Roma, 18 settembre 2026 – Fare piena chiarezza sui tempi del nuovo concorso per 400 Vice Ispettori della Polizia Penitenziaria ed emanare senza ulteriori indugi i decreti ministeriali attuativi sui requisiti di accesso e sulle classi di laurea. È questa la richiesta formale che la CON.SI.PE. (Confederazione Sindacati Penitenziari) ha indirizzato con una nota urgente al Sottosegretario di Stato alla Giustizia, Sen. Alberto Balboni, e per conoscenza al Capo del Dipartimento dell’Amministrazione Penitenziaria. L’organizzazione sindacale richiama con forza l’attenzione su una criticità non più sostenibile negli istituti penitenziari italiani, dove la carenza organica nelle qualifiche intermedie e di coordinamento supera ormai stabilmente la soglia del 20-30%, privando i reparti di figure essenziali per la gestione operativa e l’ordine interno.
«Non possiamo più tollerare una situazione di stallo mentre le carceri continuano a reggere l’urto di una popolazione detenuta che supera le 60.000 presenze e di un’escalation intollerabile di eventi critici e aggressioni ai danni del personale – dichiara Mimmo Nicotra, Presidente Nazionale della CON.SI.PE. –. Mentre altri Corpi di Polizia programmano con regolarità l’avvicendamento del personale e investono con decisione sui quadri intermedi, la Polizia Penitenziaria sconta ritardi burocratici incomprensibili che mettono a repentaglio l’efficienza della catena di comando e la stessa incolumità fisica dei lavoratori».

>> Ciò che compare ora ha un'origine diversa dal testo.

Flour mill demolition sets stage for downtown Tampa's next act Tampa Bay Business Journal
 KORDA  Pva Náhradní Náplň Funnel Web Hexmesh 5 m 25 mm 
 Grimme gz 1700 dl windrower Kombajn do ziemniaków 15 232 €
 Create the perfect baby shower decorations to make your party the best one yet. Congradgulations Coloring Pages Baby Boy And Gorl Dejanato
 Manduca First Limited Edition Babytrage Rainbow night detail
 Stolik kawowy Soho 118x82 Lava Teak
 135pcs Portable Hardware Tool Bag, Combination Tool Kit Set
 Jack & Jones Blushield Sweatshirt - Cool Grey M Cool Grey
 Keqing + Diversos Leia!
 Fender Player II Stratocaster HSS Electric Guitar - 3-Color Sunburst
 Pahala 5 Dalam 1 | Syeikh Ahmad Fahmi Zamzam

Al centro della rimostranza sindacale vi è il mancato perfezionamento dell’iter attuativo del decreto-legge 23 del 2026, convertito con modificazioni dalla legge 54 del 2026. Un intervento normativo che ha opportunamente ridotto a un solo anno la durata del corso di formazione per accelerare l’immissione in servizio dei nuovi quadri, ma che rischia di restare lettera morta a causa dell’inerzia nell’adozione degli schemi di decreto ministeriale. Sul punto, la CON.SI.PE. sollecita l’Amministrazione a sciogliere rapidamente il nodo delle classi di laurea e delle modalità selettive, a garantire in modo rigoroso e inequivocabile la riserva di un sesto dei posti banditi a favore del personale già appartenente al Corpo per valorizzarne l’esperienza maturata sul campo, e a definire un cronoprogramma certo e attendibile che fissi date precise per la pubblicazione del bando e l’avvio delle prove concorsuali.
«Abbiamo investito direttamente il Sottosegretario Balboni affinché si faccia promotore di un intervento risolutivo presso l’Amministrazione – conclude il Presidente Nicotra –. La sicurezza delle carceri e la dignità professionale dei poliziotti penitenziari non possono rimanere subordinate alle lungaggini burocratiche. Confidiamo in un riscontro immediato e tangibile, pronti in caso contrario ad assumere ogni opportuna iniziativa a tutela della categoria».